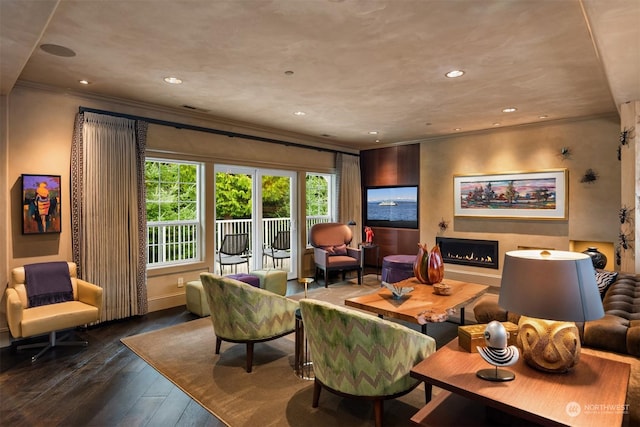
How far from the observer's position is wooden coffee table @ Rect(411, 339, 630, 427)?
51.9 inches

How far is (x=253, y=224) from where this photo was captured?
6.09 metres

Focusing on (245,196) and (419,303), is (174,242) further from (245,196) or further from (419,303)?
(419,303)

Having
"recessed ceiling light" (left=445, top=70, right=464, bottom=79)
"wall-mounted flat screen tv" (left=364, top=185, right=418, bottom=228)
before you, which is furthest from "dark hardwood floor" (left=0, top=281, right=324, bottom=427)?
"wall-mounted flat screen tv" (left=364, top=185, right=418, bottom=228)

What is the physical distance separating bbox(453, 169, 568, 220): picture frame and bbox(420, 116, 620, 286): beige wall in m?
0.10

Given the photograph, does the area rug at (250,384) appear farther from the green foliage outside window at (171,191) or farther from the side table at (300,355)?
the green foliage outside window at (171,191)

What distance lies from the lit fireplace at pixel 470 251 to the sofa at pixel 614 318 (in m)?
2.73

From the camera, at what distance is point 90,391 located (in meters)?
2.67

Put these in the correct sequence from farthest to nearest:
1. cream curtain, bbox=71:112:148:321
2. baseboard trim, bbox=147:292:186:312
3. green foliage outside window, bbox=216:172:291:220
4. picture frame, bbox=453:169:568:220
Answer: green foliage outside window, bbox=216:172:291:220 → picture frame, bbox=453:169:568:220 → baseboard trim, bbox=147:292:186:312 → cream curtain, bbox=71:112:148:321

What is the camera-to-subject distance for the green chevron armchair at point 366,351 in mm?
2021

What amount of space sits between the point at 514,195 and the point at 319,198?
11.6ft

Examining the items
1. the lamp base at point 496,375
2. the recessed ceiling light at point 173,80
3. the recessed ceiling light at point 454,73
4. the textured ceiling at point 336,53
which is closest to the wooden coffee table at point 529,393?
the lamp base at point 496,375

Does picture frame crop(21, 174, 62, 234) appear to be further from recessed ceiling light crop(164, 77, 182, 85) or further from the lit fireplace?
the lit fireplace

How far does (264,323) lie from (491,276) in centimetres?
461

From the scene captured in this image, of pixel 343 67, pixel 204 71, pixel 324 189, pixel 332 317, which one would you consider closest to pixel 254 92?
pixel 204 71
--*--
**Exercise brief**
Leave out the pictures and give the listing above again exactly.

**Response**
How far from the observer's position is wooden coffee table @ Rect(411, 339, 630, 427)?
51.9 inches

How far is (x=253, y=224) from where this photo was captured?
6.09 metres

Focusing on (245,196) and (419,303), is (174,242) further from (245,196) or further from (419,303)?
(419,303)

Having
"recessed ceiling light" (left=445, top=70, right=464, bottom=79)
"wall-mounted flat screen tv" (left=364, top=185, right=418, bottom=228)
before you, which is furthest from "dark hardwood floor" (left=0, top=281, right=324, bottom=427)?
"wall-mounted flat screen tv" (left=364, top=185, right=418, bottom=228)

What is the physical distance separating bbox(453, 169, 568, 220): picture frame and bbox(420, 116, 620, 286): beige wall in m?
0.10

Given the photograph, does the area rug at (250,384) appear farther from the green foliage outside window at (171,191) or farther from the side table at (300,355)?
the green foliage outside window at (171,191)

What distance lies from the lit fireplace at pixel 470 251 to the sofa at pixel 614 318 (in m)?
2.73

From the camera, at what distance is point 90,391 located (in meters)?
2.67

Put these in the correct sequence from farthest to nearest:
1. cream curtain, bbox=71:112:148:321
2. baseboard trim, bbox=147:292:186:312
3. green foliage outside window, bbox=216:172:291:220
4. picture frame, bbox=453:169:568:220
Answer: green foliage outside window, bbox=216:172:291:220 → picture frame, bbox=453:169:568:220 → baseboard trim, bbox=147:292:186:312 → cream curtain, bbox=71:112:148:321

What is the camera-to-subject distance for the green chevron armchair at point 366,351 in mm?
2021

What amount of space sits between the point at 514,195 and the point at 319,198?
11.6ft

Examining the items
1. the lamp base at point 496,375
2. the recessed ceiling light at point 173,80
3. the recessed ceiling light at point 454,73
4. the textured ceiling at point 336,53
which is closest to the wooden coffee table at point 529,393?
the lamp base at point 496,375

Does picture frame crop(21, 174, 62, 234) appear to be further from recessed ceiling light crop(164, 77, 182, 85) or further from the lit fireplace?
the lit fireplace

How far does (264,323) lie from (491,276) in centimetres?
461

From the scene captured in this image, of pixel 343 67, pixel 204 71, pixel 324 189, pixel 332 317, which one would you consider closest to pixel 254 92?
pixel 204 71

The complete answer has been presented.